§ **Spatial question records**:
▶

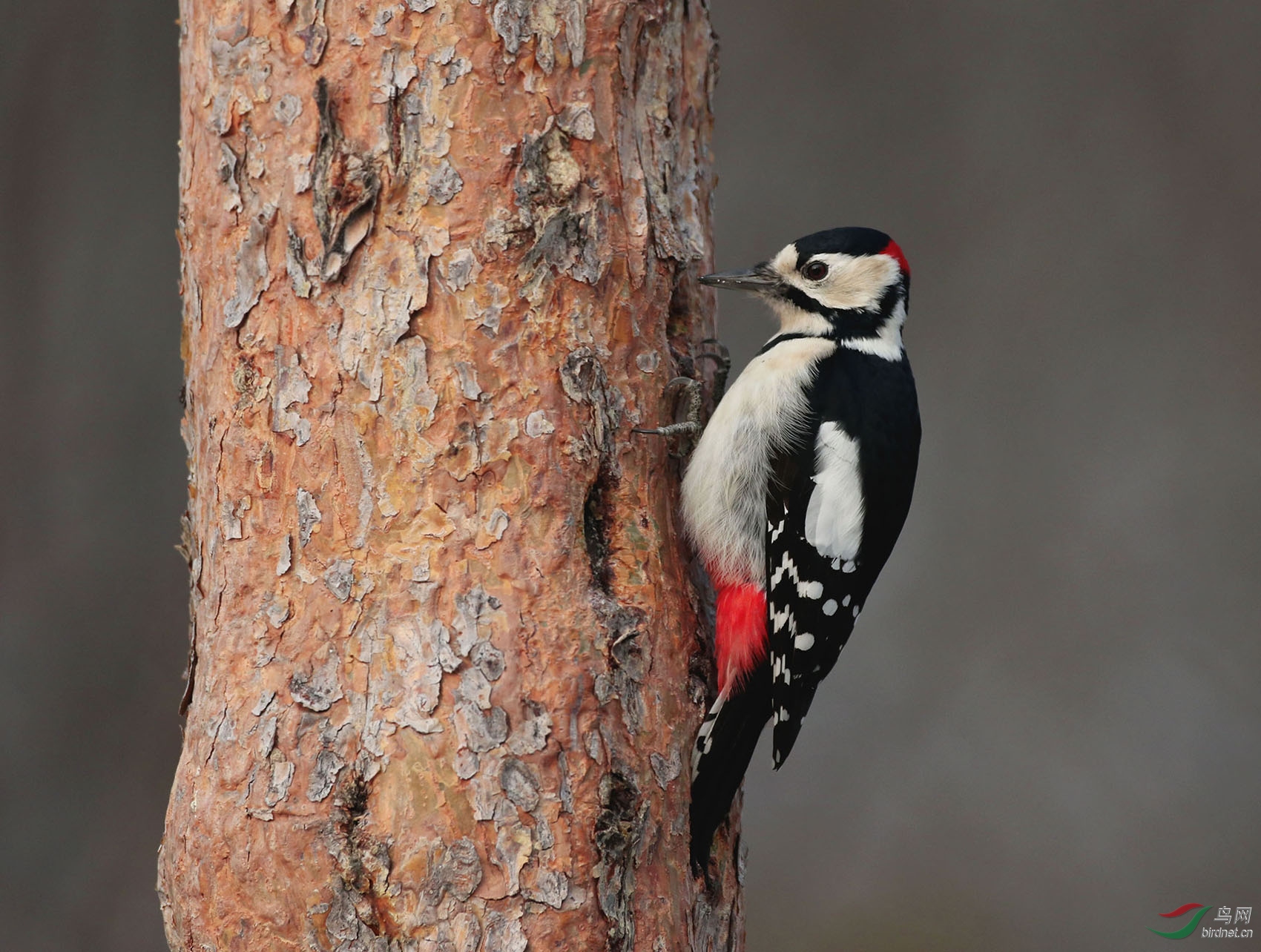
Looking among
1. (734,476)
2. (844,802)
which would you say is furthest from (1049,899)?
(734,476)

◀

§ **THE PROBLEM**: Count the lines of the records above that contain the string "which", treating uppercase and lowercase letters as different, and reply with the number alone.

§ **ANSWER BELOW**: 1